The kind of leadership we have will change, not because of the person in a position, but because of a new reality that will bring about new conditions for power-sharing in the organization and in the workplace.
We know for example that no one person, not even the CEO can make large scale change happen without engaging large parts, if not all, of the organisation. It is incredibly naive to think that positional authority is sufficient to engage people and get the best from them. In reality, leadership requires a broad skill set outside the traditional boundaries of formal authority and management.
For example, are we treated according to what we know and what we want to contribute or are we merely treated according to our position? Today organizations are managed by hierarchic structures, meaning that the people occupying superior positions manage people in subordinate positions. In other words, employees are treated according to their positions and not according to their competence, which makes absences caused by structural – and not personal – factors. It is the power structure of the organization that produces incompetence and ineffectiveness.
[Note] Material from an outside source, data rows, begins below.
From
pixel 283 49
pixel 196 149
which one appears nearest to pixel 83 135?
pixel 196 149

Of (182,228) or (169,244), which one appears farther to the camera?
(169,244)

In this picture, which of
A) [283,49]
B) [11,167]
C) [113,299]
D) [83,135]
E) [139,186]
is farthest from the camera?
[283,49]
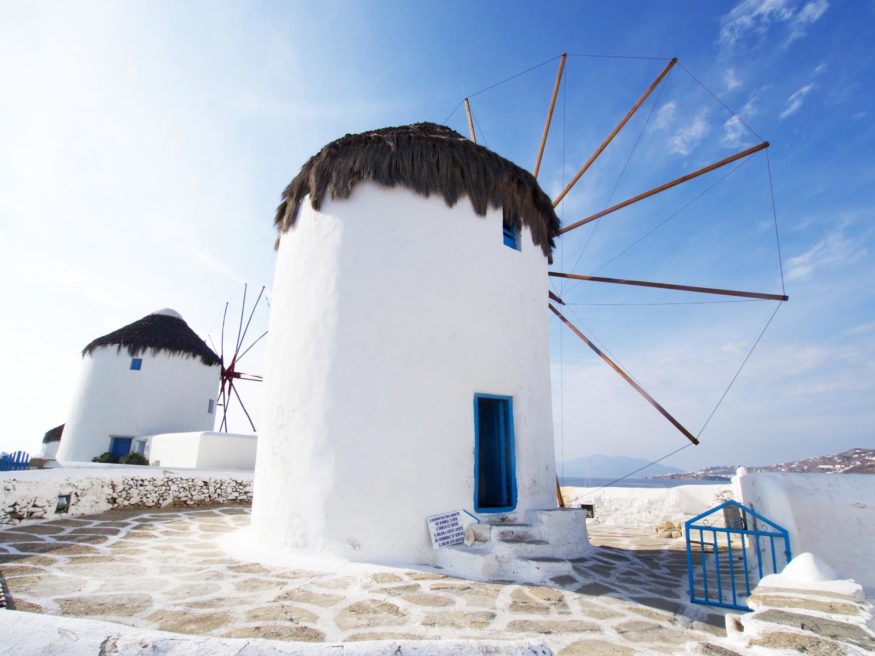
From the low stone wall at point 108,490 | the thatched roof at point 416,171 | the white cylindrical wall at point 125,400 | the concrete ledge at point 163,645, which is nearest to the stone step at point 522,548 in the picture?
the concrete ledge at point 163,645

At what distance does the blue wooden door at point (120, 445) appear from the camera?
1695 cm

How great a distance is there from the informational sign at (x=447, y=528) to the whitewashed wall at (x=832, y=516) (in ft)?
9.97

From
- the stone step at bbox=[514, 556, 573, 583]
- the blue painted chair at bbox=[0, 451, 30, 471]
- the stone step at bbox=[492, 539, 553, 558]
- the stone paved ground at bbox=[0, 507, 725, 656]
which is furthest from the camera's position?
the blue painted chair at bbox=[0, 451, 30, 471]

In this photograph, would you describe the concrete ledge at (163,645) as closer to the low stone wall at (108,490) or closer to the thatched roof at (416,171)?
the thatched roof at (416,171)

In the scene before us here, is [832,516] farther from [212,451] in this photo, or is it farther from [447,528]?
[212,451]

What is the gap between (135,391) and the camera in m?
17.4

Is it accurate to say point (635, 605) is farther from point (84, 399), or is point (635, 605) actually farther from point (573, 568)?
point (84, 399)

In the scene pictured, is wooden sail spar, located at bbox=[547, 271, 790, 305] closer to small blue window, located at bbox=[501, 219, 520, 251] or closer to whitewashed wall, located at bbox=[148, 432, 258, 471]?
small blue window, located at bbox=[501, 219, 520, 251]

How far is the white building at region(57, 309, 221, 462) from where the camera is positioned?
17.1 meters

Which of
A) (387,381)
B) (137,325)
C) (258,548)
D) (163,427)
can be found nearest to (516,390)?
(387,381)

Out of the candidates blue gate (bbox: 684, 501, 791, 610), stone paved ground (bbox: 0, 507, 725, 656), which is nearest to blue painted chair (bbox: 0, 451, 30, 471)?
stone paved ground (bbox: 0, 507, 725, 656)

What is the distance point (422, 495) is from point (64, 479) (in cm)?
642

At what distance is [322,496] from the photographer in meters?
5.49

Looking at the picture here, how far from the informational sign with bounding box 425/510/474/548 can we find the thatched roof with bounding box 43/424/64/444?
2835cm
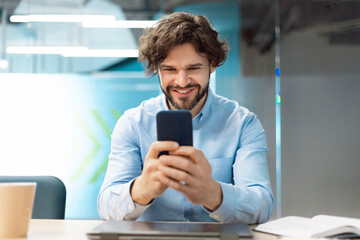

Why do we continue to behave in this way and reinforce tradtional power structures? If we take a closer look at the evolutionary traits of the hierarchic structure, the superior positions prove increasingly valuable in terms of wages, superannuation, benefits and other privileged arrangements. The leaders have a lot to gain by protecting and defending their positions against internal and external threats and they have a lot to lose if they don’t. It is also how we were managed, and how our manager’s managed them and so on.
Let me be clear about one thing – I am not advocating a ‘free-for-all-do-what-you-want’ style of management. What I am advocating however is a move to a values-based culture where there are high levels of respect and trust, where communication is real and transparent, and where people’s talents and strengths are leveraged rather than stifled. In fact, the real sign that an organisation is moving beyond the realm of command and control management is where leaders can successfully do one thing – generate leadership right through the organisation. It is only then that major change, exquisite strategy execution and highly engaged people is a possibility.
In fact, even on the battlefield there is lots of evidence to show it’s not always the best leadership approach (the German army was renowned for giving it’s soldiers authority on the front line), so why do we continue to adhere to it in organisations? Who knows – if we can move to a different paradigm in organisations, the flashing lights and other broken systems and processes might just get the attention they deserve.